# [GOAL OF THE EXERCISE]
Continue the post below about how DC should judge its schools, starting right after its final sentence.

# [PAGE]

^^^^

Inspiration Morning: Weigh In NOW On How DC Should Judge Its Schools

[Ed. Note: Below are comments from DCPS teacher David Tansey and DCPS parent Danica Petroshius to our state superintendent of education’s office (OSSE) concerning how federal law to hold our schools accountable, ESSA, will be formulated in our city. OSSE proposes using an 80% weight for test scores. Many parents and teachers have protested this. Tomorrow, March 3, is the last day to comment to OSSE, which you can do here.]

Comment by David Tansey, February 22, 2017:

My name is David Tansey and I am a math teacher at McKinley Tech. Before this, I spent 7 years teaching at Dunbar Senior High School. I am also an active member of the recruitment team at Langley Elementary, my neighborhood elementary school, so I spend a lot of time with parents who are searching for the right school for their children.

When considering OSSE’s ESSA accountability proposal, the first question to ask is, “What problem are we trying to solve?” ESSA was passed to fix some of the problems caused, or at least not solved, by No Child Left Behind: over-testing, a widening achievement gap, and a high degree of segregation between schools by race and class.

In DC, these are very real problems. After 20 years of school choice and almost a decade of reform in DCPS, we still have schools that are largely segregated by class. As demonstrated in the scatterplot below, there is a very strong correlation between a school’s proficiency rate and the percent of its students that are “at risk.” That means schools know that by serving more at-risk youth, they risk lowering their proficiency rate, the primary number they are held accountable for.

^^^^

# [GIVEN DATA]
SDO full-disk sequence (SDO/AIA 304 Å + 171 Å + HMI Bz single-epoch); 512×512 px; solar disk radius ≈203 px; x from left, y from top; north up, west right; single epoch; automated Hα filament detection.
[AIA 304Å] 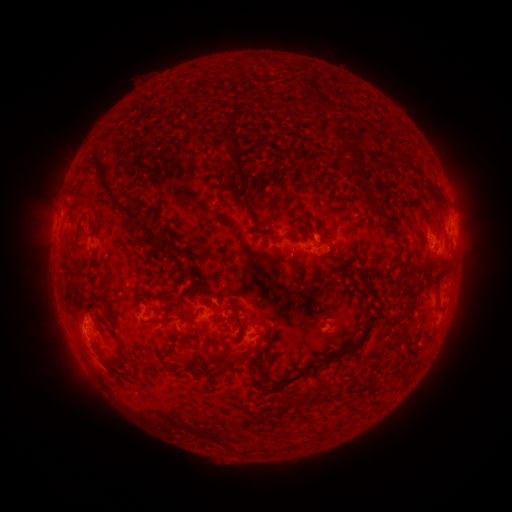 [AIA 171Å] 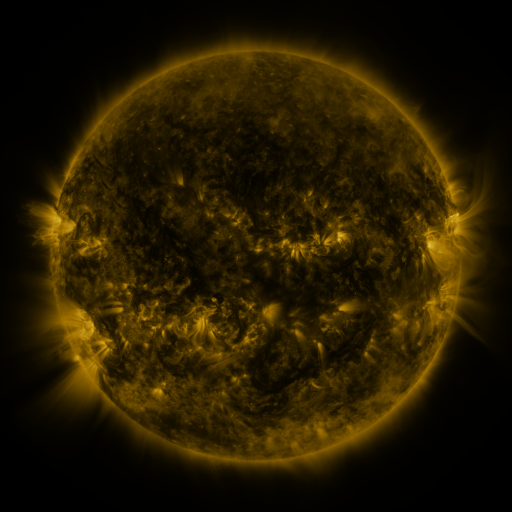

^^^^

# [FINAL RESULT]
again-fixed-and-revised-names-and-bicolor-size-of-school-and-at-risk-vs-average-dc-cas-2014-proficiency-both-regular-public-and-charter-dc

[Credit: Guy Brandenburg]

ESSA allows states to design their accountability system to address their local needs. It allows us to change the perverse incentive structures that have perpetuated the class concentrations we have in our schools. It allows us to reward schools for doing the right thing–for working to serve all of our students rather than focusing on those most likely to test well. This can happen only if we focus on these two aspects of a school: its growth rate on tests and whether it has effective programs to serve students from every corner of the city regardless of their academic needs.

Growth is what distinguishes a school where students are learning a lot from one where students already know a lot. OSSE’s proposal has included growth measures for elementary and middle schools but not for high schools. If high school growth measures are not yet available, we should not approve OSSE’s plan until it includes the design of, and timeline for, them.

In order to promote growth, I propose we have a variable weight for proficiency and growth. A school with low proficiency would be rated primarily on growth and a school with high proficiency would be rated primarily on maintaining that high level. This would allow schools that serve primarily low-performing students to be recognized for the growth their students make in academic achievement (even if they are not yet on grade level). My school would be an example of that. McKinley Tech’s typical student grows more than 70% of their peers city-wide, the highest level of any DCPS high school. That information would not be included in OSSE’s current proposal.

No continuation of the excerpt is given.